Ahora, en el monitor de la pantalla de televisión, junto a su viejo amigo Claude Gros y la psicóloga Nellie Blayac, el doctor Yves Allieu iba a ser testigo de lo que siempre le había fascinado: el poder de la mente. Sus años de experiencia médica le habían enseñado a no subestimar la capacidad del espíritu y del cuerpo para regenerarse, a pesar de los pronósticos más pesimistas. Ahora iba a comprobar hasta dónde su expaciente había hecho retroceder los límites de su parálisis. Alrededor del planeta, otros iban a seguir la carrera con el mismo interés: Dick Traum desde una estación de televisión por cable en Nueva York, hincando los palillos en el cuenco de chop suey y apoyando su única pierna en una mesita; Ed Miles y Bob Muller bebiendo cerveza en su despacho de Washington; François y Marie Claire Roux, los padres de Christophe, sorbiendo un té en su casa de las afueras de París. Era como un coro internacional que se disponía a vibrar al son del imponente maratón de Barcelona, una gesta épica que quedaría en los anales del esfuerzo humano.

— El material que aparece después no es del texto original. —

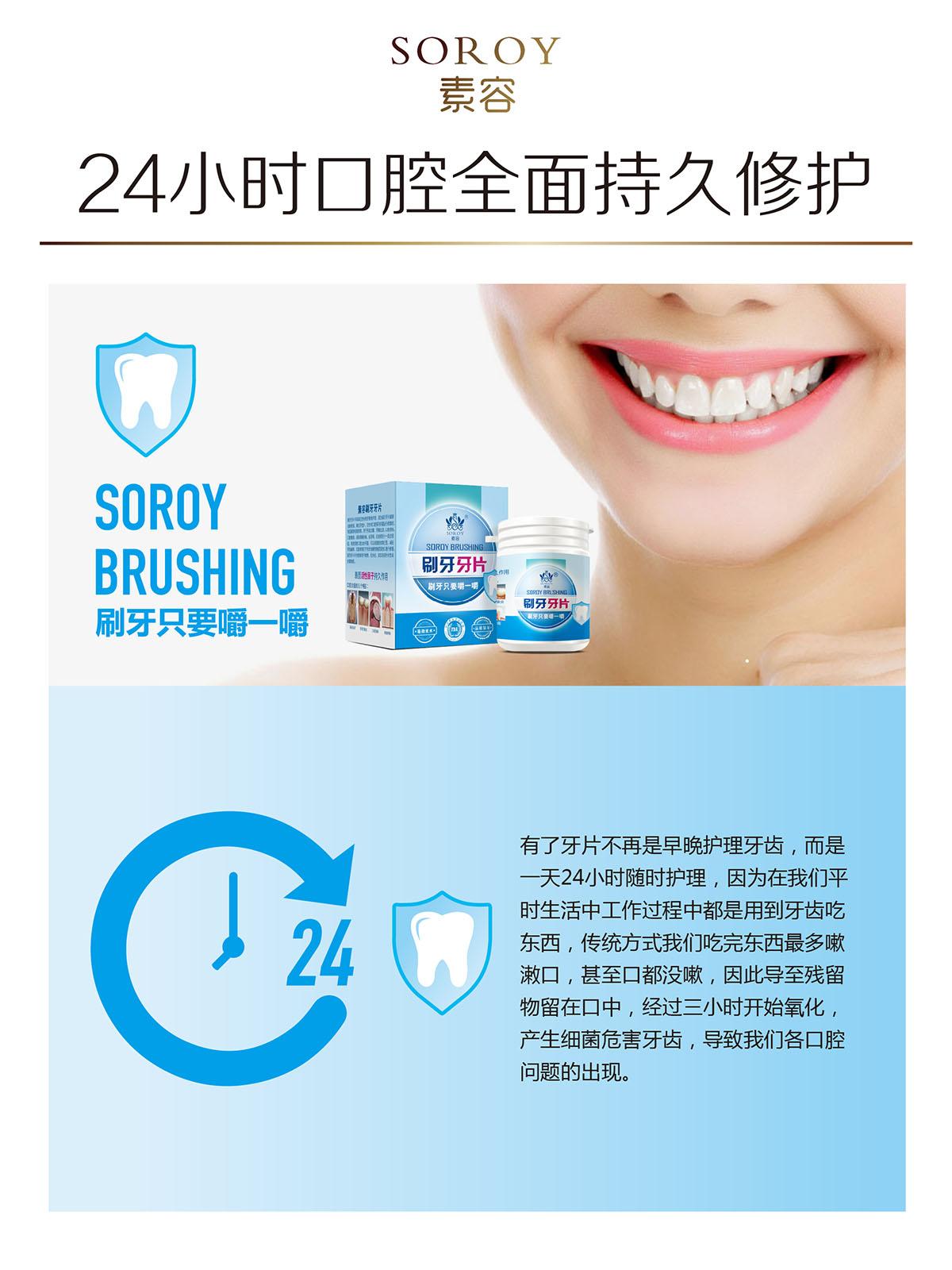 素容刷牙片代理价格,牙片可以代替牙膏吗
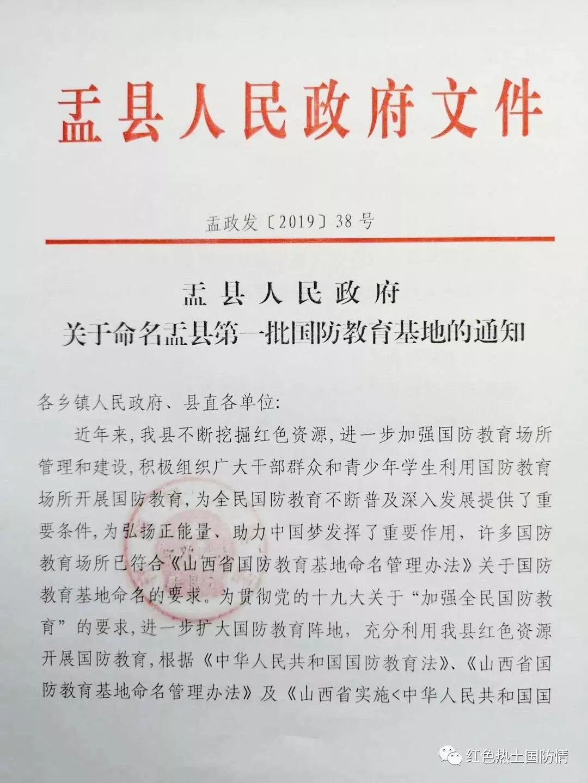 盂�h人民政府命名首批13���防教育基地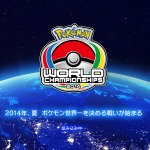「ポケモンワールドチャンピオンシップス2014」ゲーム大会の日本予選結果が発表!新たなネット大会も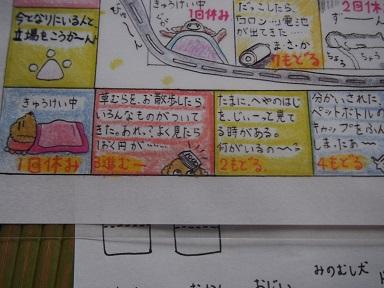 PC300490.jpg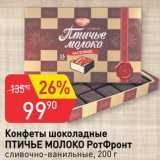 Конфеты шоколадные Птичье молоко, Вес: 200 г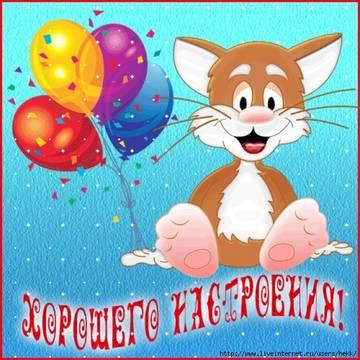 http://sg.uploads.ru/t/ZHVNS.jpg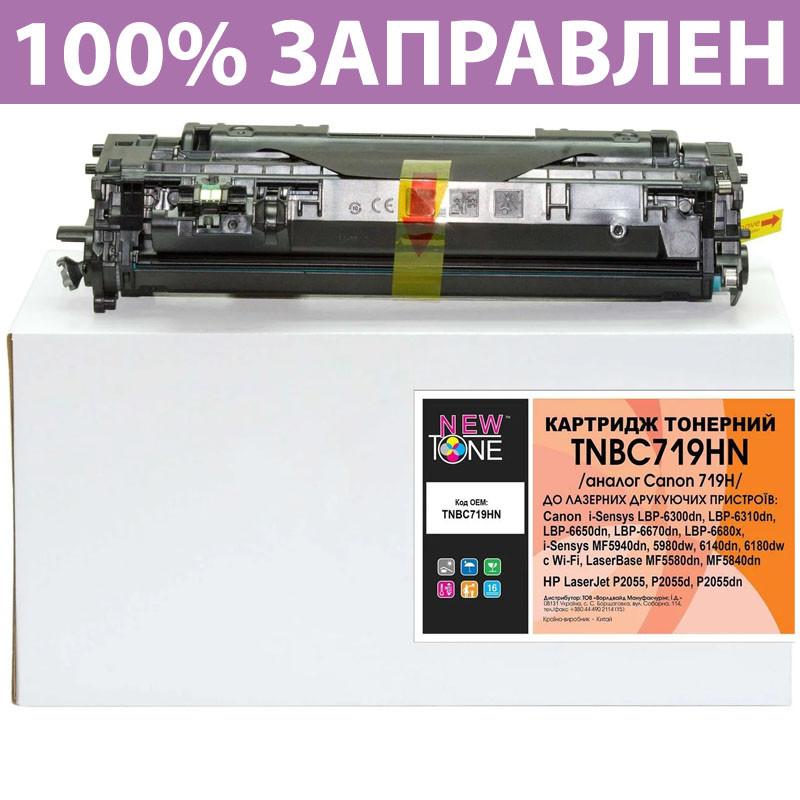 Картридж Canon 719H, Black, LBP-6300/6650, MF5580/5840, ресурс 6400 листов, NewTone (TNBC719HN)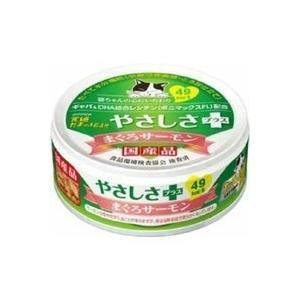 三洋食品株式会社 たまの伝説 やさしさプラス まぐろサーモン 70g×48缶|momo-tail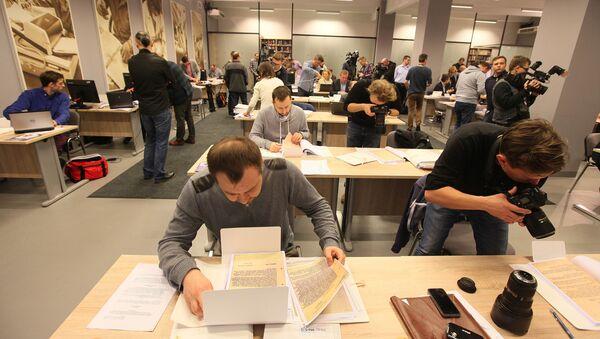 Journalists in Warsaw (File) - Sputnik International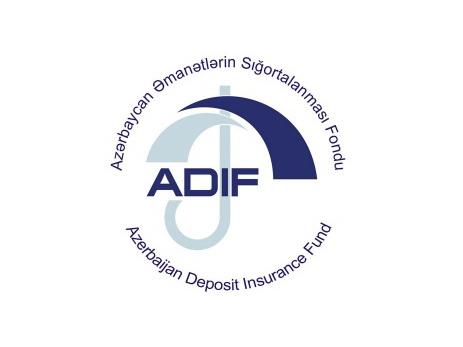 азербайджанский фонд страхования вкладов сайт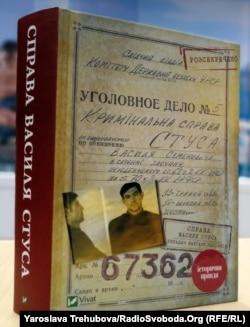 Книжка журналіста й історика Вахтанга Кіпіані «Справа Василя Стуса»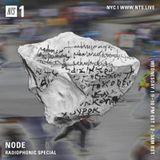 Node - 3rd August 2017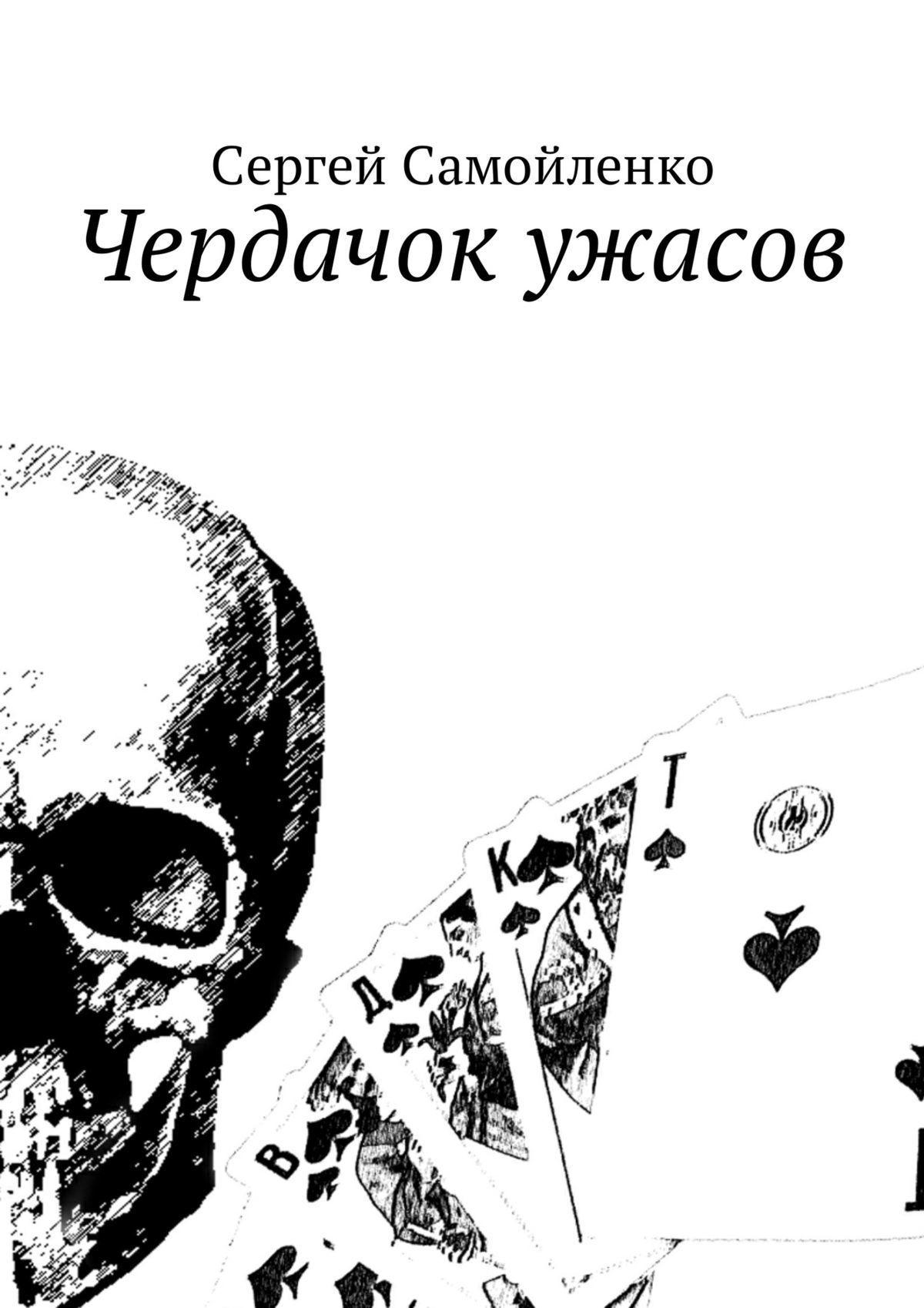 Сергей Самойленко Чердачок ужасов александер в загадочный незнакомец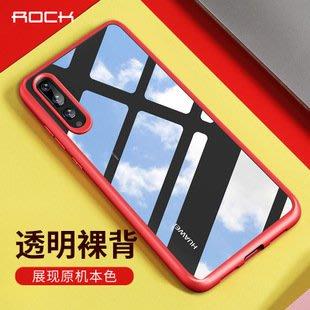 Rock 華為 P20/P20 PRO 晶彩系列 手機殼 TPU+PC透明背板 抗震防摔 保護殼--阿晢3C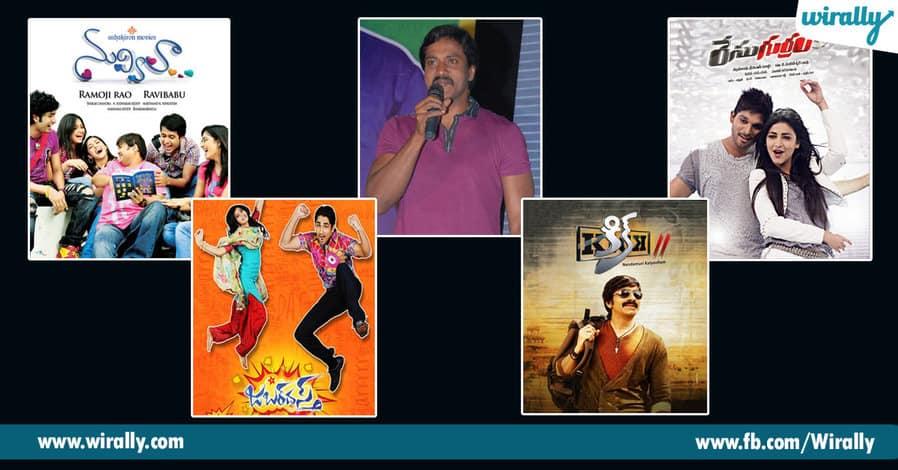 8.Pakka hero cinemalaki voice ichina stars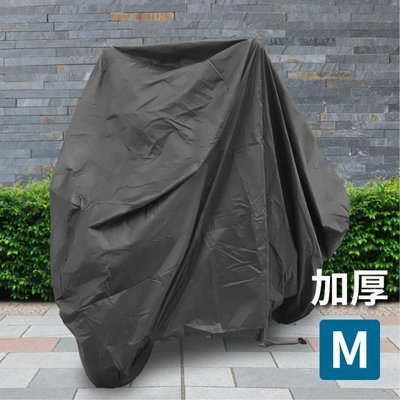 【TRENY直營】加厚防曬塗層機車罩 摩托車罩-M 防塵 防曬 防水 延長壽命 儀表板保護 BY-32-M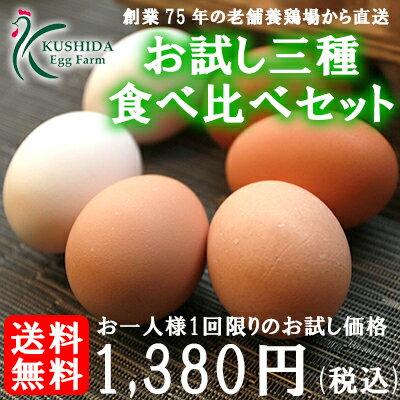 ☆ポイント3倍☆【お一人様1回限り1セットまで】櫛田養鶏場の三種の卵☆お試し食べ比べセット!18個入り【名古屋コーチンの卵(6個)+おいしい赤卵(6個)+おいしい白卵(6個)】送料無料!超新鮮な卵を養鶏場から直送!食品/鶏卵/卵/たまご/玉子/お試し/食べ比べ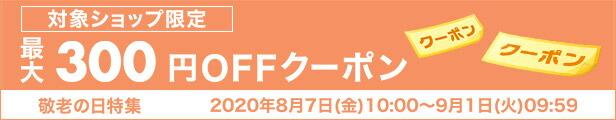 敬老の日特集最大300円OFFクーポン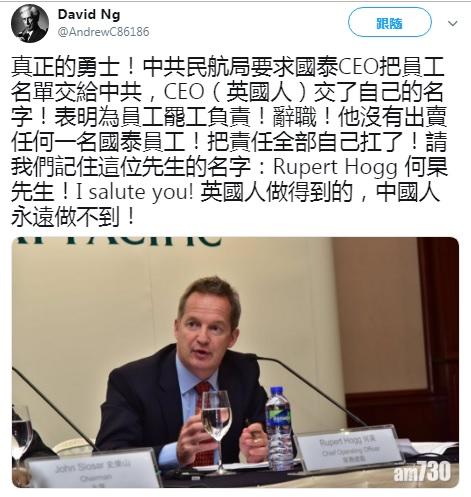 網友David Ng在推特上po文,表示何杲是真正的勇士!圖:翻攝自David Ng推特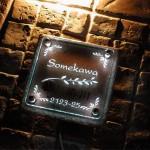 somekawa2.jpg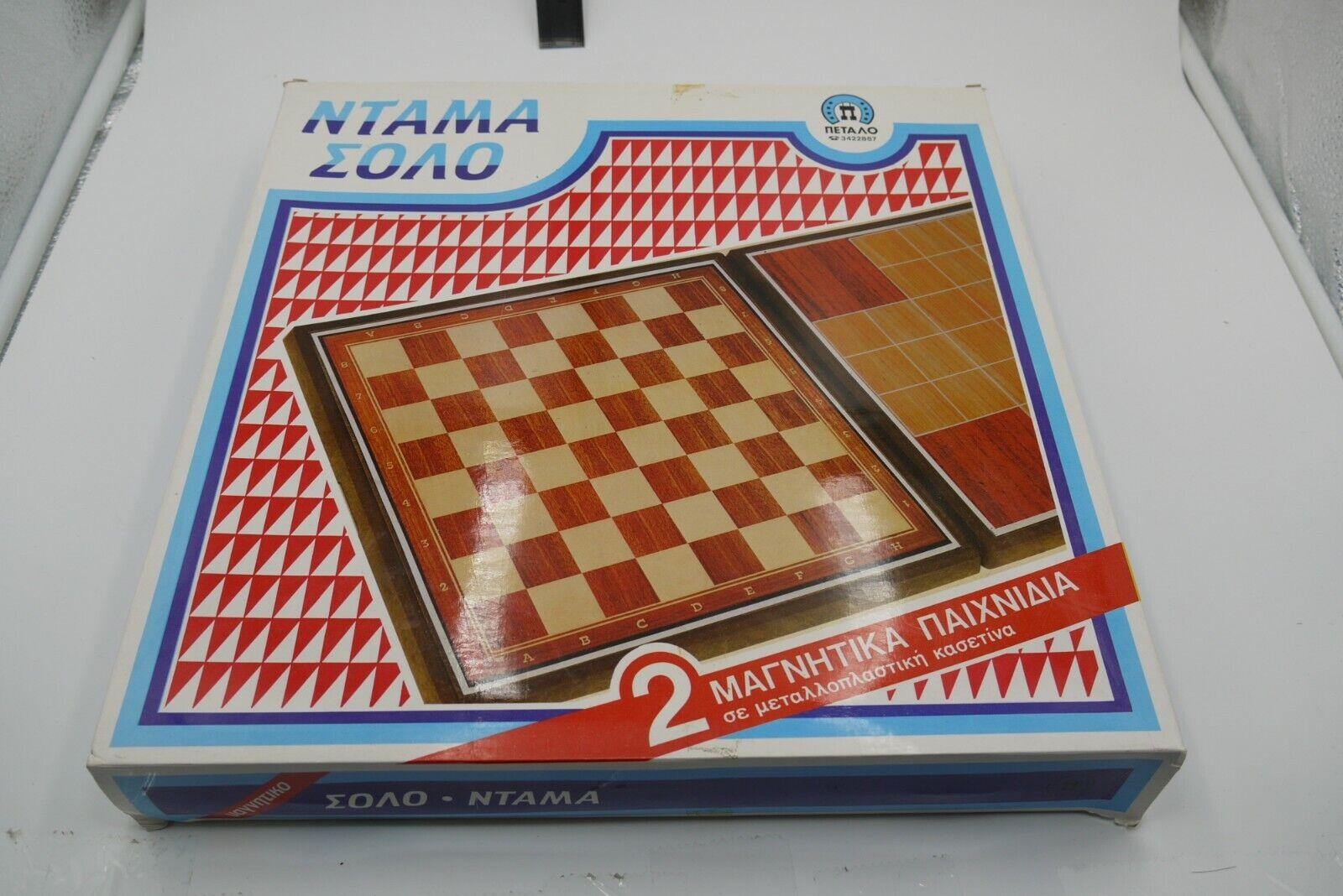 VINTAGE 80's MAGNETIC GREEK tavola gioco SOLITAIRE Draughts PETALO  gree Dimensione MINT  promozioni di sconto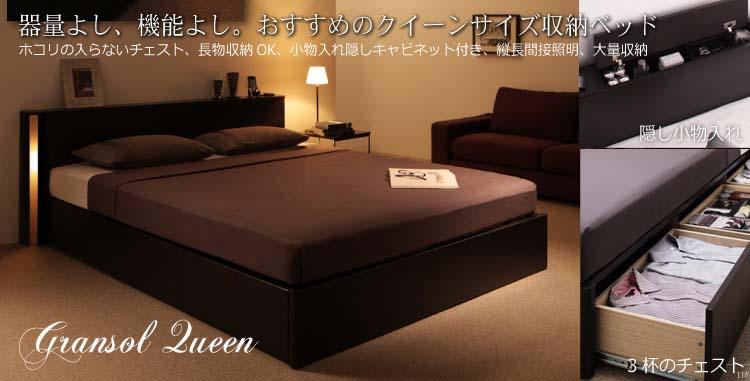 クイーンとキングの収納ベッド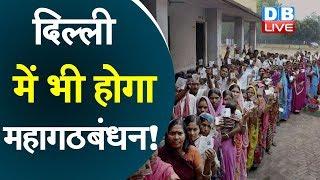 दिल्ली में भी होगा महागठबंधन ! BJP-JDU में गठबंधन पर चर्चा |#DBLIVE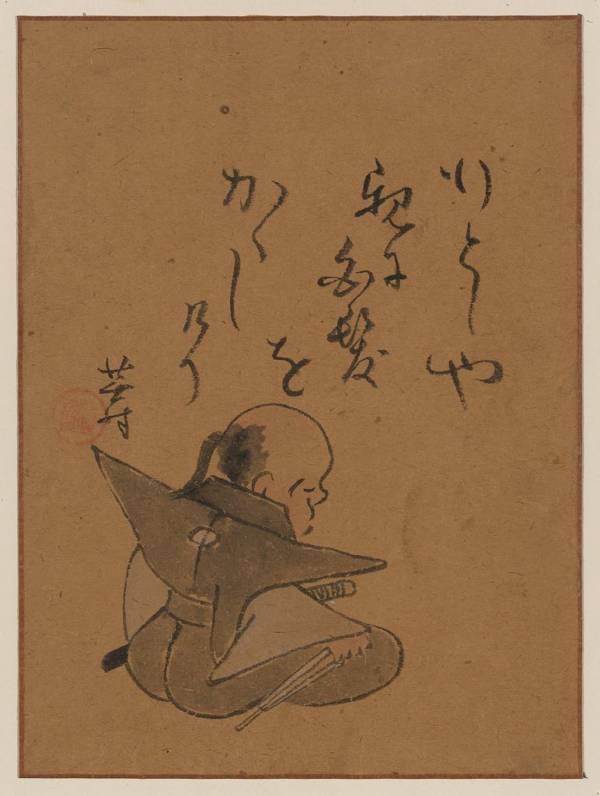 History Of Seppuku, Japanese Ritual Suicide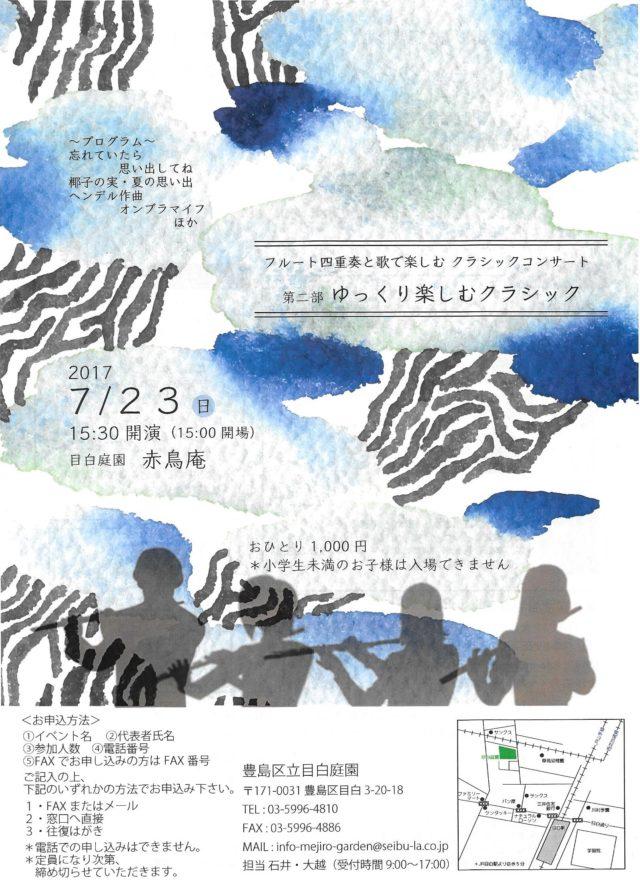 目白庭園の音楽イベント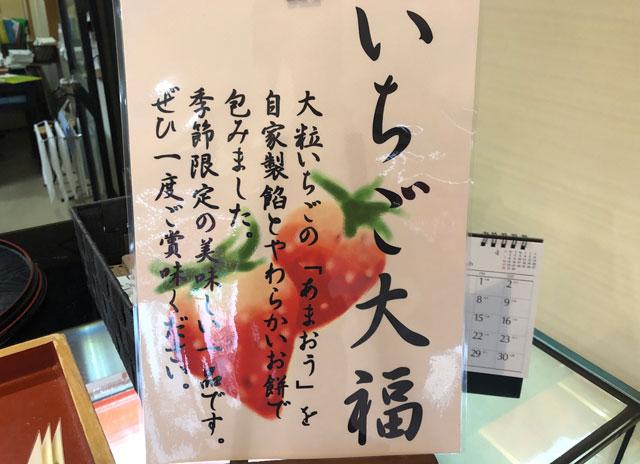 富山市中央通りの「石谷餅屋」のいちご大福の特徴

A las seis en punto de la tarde pudo escucharse el disparo que abría la carrera. En ese preciso instante se inició una estampida de sillas de ruedas, que bien pronto fragmentó el grueso del pelotón en pequeños grupos y corredores aislados que se esforzaban en alcanzar a los que les precedían. Los espectaculares derrapajes al tomar las curvas, los dientes apretados por el dolor, el esfuerzo de los corredores al acometer una cuesta y, sobre todo, una aparatosa caída al chocar varios carros de fuego dieron calor a la prueba. Transcurridos los diez primeros kilómetros, Song adelantó a Christophe, pero luego redujo la velocidad para quedar a su misma altura. La musculatura de sus brazos y de su espalda eran la prueba de los meses de entrenamiento que habían librado su cuerpo de la más mínima grasa. Un hilillo de sudor corría sobre sus mejillas bronceadas. El líquido salado le escocía los ojos. Se limpió de un codazo y levantó la cabeza para mirar el sol, que se ponía detrás de la sierra de Collserola. Todavía no era necesario apretar el ritmo. Era la única estrategia en esa clase de carrera: correr con regularidad hasta ir dejando atrás a los demás. El maratón no ofrece posibilidad de arrancadas espectaculares.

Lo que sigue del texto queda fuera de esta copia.